**Exercise tasks:**
A. Retype the passage of the openLDAP crash post that opens with the words containing "From my code, I'm" and closes with "of an LDAP_SUCCESS.".
B. Condense the paragraph of the openLDAP crash post that begins "I'm working on a project" into a shorter version that keeps its main facts.

**Quoted text:**
┌──

Hi everyone!
I'm working on a project using openLDAP C API (version 2.4.36) in a asynchronous way. Everything works quite well after two years of development cycles and product evolution. Since a year ago we have a few clients successfully running our LDAP module on their servers.
Recently I've received a core dump file from one of our clients, with this stack frames:
... libc frames ...
#6 0x00007f68887d3068 in ldap_int_bisect_find (v=<value optimized out>, n=<value optimized out>, id=<value optimized out>, idxp=<value optimized out>) at abandon.c:334
#7 0x00007f68887d32d2 in do_abandon (ld=0x7f67dcb0bbe0, origid=-1, msgid=-1, sctrls=<value optimized out>, sendabandon=1) at abandon.c:300
... my application frames ...
From my code, I'm calling openldap_ldap_abandon_ext(ld, msgid, NULL, NULL)
because a timeout has been reached after doing a openldap_ldap_sasl_bind(...) and getting LDAP_X_CONNECTING state, while waiting for the result of an LDAP_SUCCESS.

└──

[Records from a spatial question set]
┌──

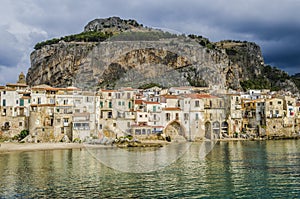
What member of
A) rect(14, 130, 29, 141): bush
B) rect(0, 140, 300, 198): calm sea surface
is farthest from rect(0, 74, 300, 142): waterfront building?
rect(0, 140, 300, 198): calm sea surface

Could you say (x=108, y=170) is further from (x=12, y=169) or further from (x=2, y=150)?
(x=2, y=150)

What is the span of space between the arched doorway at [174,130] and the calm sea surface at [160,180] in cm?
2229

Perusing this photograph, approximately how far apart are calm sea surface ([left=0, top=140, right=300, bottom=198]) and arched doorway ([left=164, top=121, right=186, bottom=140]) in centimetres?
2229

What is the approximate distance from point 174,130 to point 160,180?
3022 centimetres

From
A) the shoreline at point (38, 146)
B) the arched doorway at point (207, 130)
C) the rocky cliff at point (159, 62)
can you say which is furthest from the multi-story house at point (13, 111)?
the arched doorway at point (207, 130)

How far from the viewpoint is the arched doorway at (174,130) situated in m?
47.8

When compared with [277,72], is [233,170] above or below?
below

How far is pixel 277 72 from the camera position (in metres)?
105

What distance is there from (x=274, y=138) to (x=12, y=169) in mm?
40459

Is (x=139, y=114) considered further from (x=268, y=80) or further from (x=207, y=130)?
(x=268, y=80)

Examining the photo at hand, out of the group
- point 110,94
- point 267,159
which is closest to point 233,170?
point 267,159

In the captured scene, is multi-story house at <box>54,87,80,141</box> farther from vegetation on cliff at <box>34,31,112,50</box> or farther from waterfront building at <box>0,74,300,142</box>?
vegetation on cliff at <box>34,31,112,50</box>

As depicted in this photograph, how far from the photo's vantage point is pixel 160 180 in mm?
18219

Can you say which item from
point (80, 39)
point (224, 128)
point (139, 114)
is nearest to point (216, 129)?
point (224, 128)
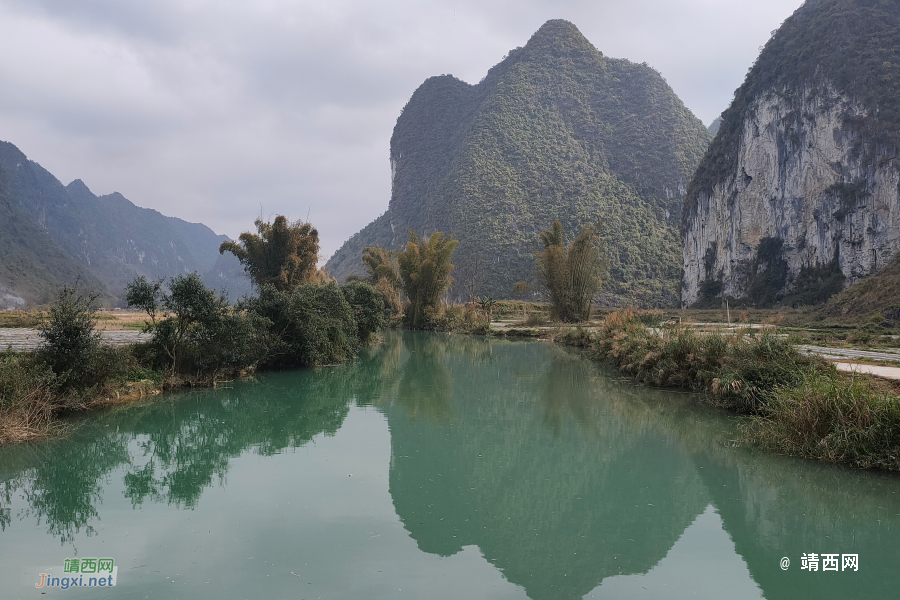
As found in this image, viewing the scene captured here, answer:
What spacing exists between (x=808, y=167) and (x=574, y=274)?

└──
┌──

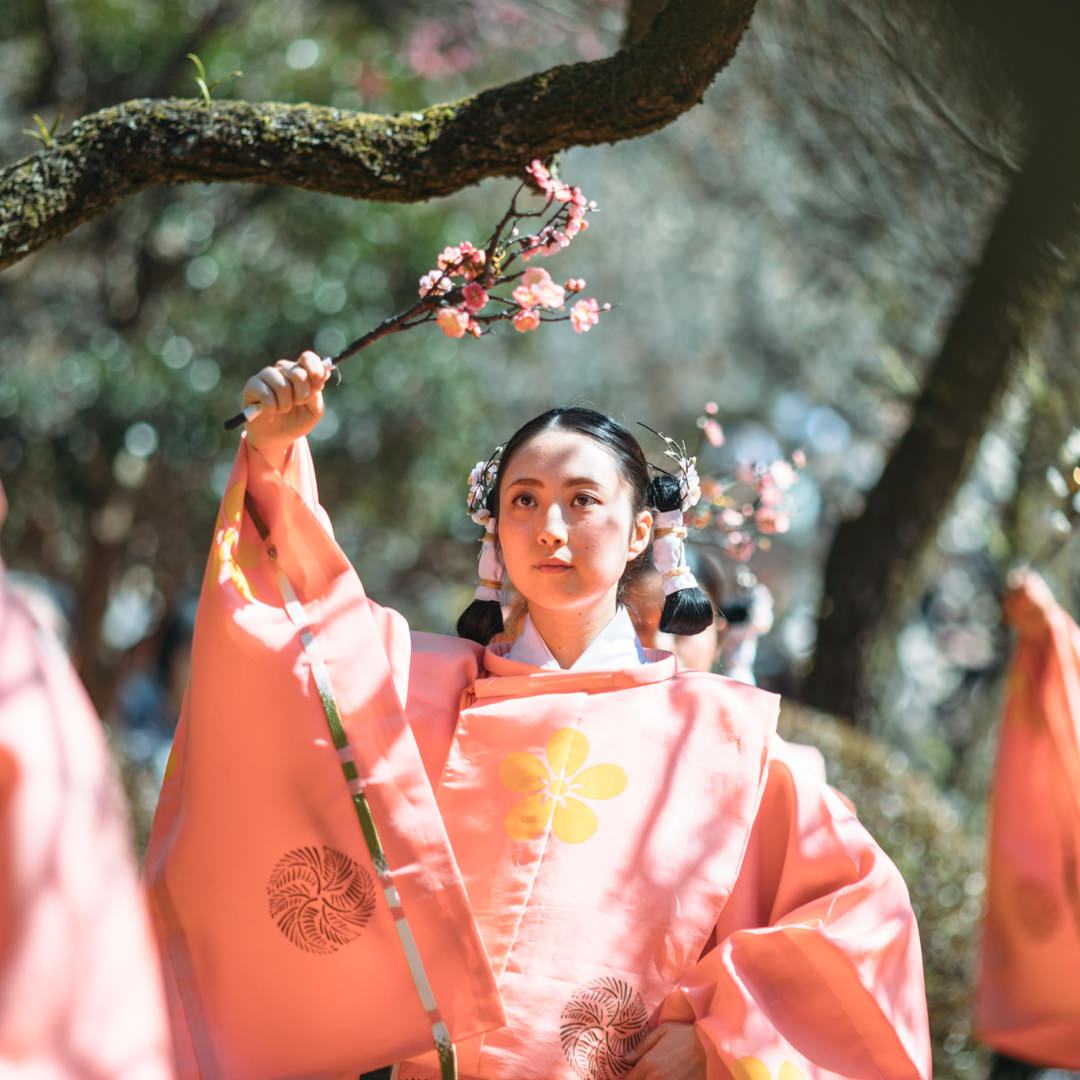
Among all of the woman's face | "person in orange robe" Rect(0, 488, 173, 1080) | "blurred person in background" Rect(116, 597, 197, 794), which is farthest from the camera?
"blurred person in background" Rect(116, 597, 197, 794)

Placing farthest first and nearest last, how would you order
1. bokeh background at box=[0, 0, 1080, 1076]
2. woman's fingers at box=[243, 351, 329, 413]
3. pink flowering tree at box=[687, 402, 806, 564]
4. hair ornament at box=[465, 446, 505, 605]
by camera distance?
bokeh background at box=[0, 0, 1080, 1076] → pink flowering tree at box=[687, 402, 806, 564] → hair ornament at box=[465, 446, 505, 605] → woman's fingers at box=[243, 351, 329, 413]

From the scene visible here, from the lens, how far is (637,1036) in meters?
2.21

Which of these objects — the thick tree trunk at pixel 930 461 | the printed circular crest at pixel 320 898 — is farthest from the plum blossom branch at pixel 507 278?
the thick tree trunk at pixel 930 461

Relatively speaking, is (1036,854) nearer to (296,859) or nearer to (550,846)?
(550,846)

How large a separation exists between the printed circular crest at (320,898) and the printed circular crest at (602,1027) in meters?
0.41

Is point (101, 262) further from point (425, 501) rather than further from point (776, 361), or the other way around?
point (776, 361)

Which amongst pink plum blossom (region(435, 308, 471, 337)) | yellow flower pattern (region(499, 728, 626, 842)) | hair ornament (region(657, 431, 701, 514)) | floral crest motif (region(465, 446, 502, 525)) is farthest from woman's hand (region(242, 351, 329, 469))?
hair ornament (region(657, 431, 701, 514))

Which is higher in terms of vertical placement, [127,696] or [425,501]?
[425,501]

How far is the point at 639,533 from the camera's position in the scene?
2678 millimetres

└──

**Responses:**
A.
From my code, I'm calling openldap_ldap_abandon_ext(ld, msgid, NULL, NULL)
because a timeout has been reached after doing a openldap_ldap_sasl_bind(...) and getting LDAP_X_CONNECTING state, while waiting for the result of an LDAP_SUCCESS.

B. The project uses the openLDAP C API (version 2.4.36) asynchronously and has worked well through two years of development and product evolution. For a year, a few clients have run the LDAP module successfully on their servers.